【BZOJ5293】【BJOI2018】求和

【题目链接】

点击打开链接

【思路要点】

预处理\(i^k\)的前缀和，询问时查询询问点对的LCA，即可将问题转化为\(i^k\)的区间和。

时间复杂度\(O(NK+NLogN+QLogN)\)。

【代码】

#include<bits/stdc++.h>
using namespace std;
const int MAXN = 300005;
const int MAXLOG = 20;
const int MAXK = 55;
const int P = 998244353;
template <typename T> void chkmax(T &x, T y) {x = max(x, y); }
template <typename T> void chkmin(T &x, T y) {x = min(x, y); } 
template <typename T> void read(T &x) {
	x = 0; int f = 1;
	char c = getchar();
	for (; !isdigit(c); c = getchar()) if (c == '-') f = -f;
	for (; isdigit(c); c = getchar()) x = x * 10 + c - '0';
	x *= f;
}
template <typename T> void write(T x) {
	if (x < 0) x = -x, putchar('-');
	if (x > 9) write(x / 10);
	putchar(x % 10 + '0');
}
template <typename T> void writeln(T x) {
	write(x);
	puts("");
}
vector <int> a[MAXN];
int n, m, val[MAXK][MAXN];
int father[MAXN][MAXK], depth[MAXN];
void work(int pos, int fa, int dep) {
	depth[pos] = dep;
	father[pos][0] = fa;
	for (int i = 1; i < MAXLOG; i++)
		father[pos][i] = father[father[pos][i - 1]][i - 1];
	for (unsigned i = 0; i < a[pos].size(); i++)
		if (a[pos][i] != fa) work(a[pos][i], pos, dep + 1);
}
int lca(int x, int y) {
	if (depth[x] < depth[y]) swap(x, y);
	for (int i = MAXLOG - 1; i >= 0; i--)
		if (depth[father[x][i]] >= depth[y]) x = father[x][i];
	if (x == y) return x;
	for (int i = MAXLOG - 1; i >= 0; i--)
--- --- ---
任务说明 1: 请原样重复记录中从包含“From the scene”的那一行开始、直到记录末尾的部分，首尾两端都包括在内。
这篇题解与这些记录互不相关。

所给记录:
--- --- ---
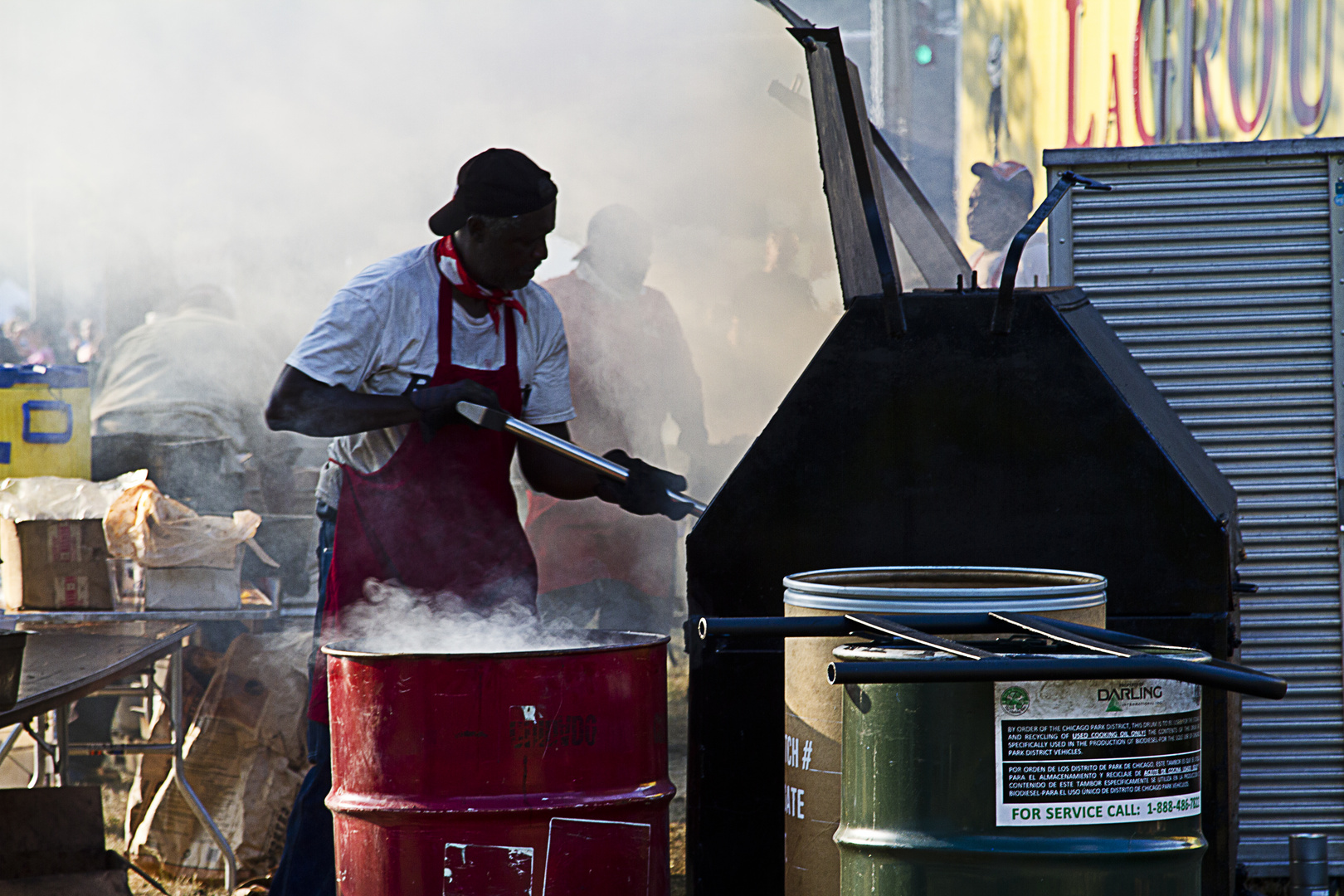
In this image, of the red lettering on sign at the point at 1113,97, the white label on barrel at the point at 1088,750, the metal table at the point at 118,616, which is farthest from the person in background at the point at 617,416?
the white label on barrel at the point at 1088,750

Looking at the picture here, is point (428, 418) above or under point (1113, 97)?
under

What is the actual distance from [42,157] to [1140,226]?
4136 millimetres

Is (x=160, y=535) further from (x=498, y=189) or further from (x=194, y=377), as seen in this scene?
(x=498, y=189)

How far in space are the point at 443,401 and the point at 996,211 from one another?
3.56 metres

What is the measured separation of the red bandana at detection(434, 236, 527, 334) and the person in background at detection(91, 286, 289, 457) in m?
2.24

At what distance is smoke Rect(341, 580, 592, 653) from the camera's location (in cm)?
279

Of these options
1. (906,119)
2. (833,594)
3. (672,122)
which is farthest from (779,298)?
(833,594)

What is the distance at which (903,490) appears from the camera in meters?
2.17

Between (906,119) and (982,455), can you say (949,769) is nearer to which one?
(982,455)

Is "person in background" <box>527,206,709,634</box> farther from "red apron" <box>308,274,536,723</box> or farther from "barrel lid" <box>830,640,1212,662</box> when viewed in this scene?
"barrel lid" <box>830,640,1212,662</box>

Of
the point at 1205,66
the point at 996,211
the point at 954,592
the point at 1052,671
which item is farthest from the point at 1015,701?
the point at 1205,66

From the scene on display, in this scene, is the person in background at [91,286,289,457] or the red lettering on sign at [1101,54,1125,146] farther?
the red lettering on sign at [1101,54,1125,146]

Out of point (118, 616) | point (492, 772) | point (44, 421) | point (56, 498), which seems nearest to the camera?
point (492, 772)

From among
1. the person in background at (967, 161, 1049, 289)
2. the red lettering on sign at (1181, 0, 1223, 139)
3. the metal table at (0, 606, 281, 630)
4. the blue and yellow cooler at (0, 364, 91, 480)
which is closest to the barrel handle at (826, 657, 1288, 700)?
--- --- ---
任务说明 2: 这篇题解给出的时间复杂度是多少？

任务结果 1:
From the scene on display, in this scene, is the person in background at [91,286,289,457] or the red lettering on sign at [1101,54,1125,146] farther?
the red lettering on sign at [1101,54,1125,146]

Out of point (118, 616) | point (492, 772) | point (44, 421) | point (56, 498), which seems nearest to the camera?
point (492, 772)

From among
1. the person in background at (967, 161, 1049, 289)
2. the red lettering on sign at (1181, 0, 1223, 139)
3. the metal table at (0, 606, 281, 630)
4. the blue and yellow cooler at (0, 364, 91, 480)
which is closest to the barrel handle at (826, 657, 1288, 700)?

任务结果 2: O(NK+NLogN+QLogN)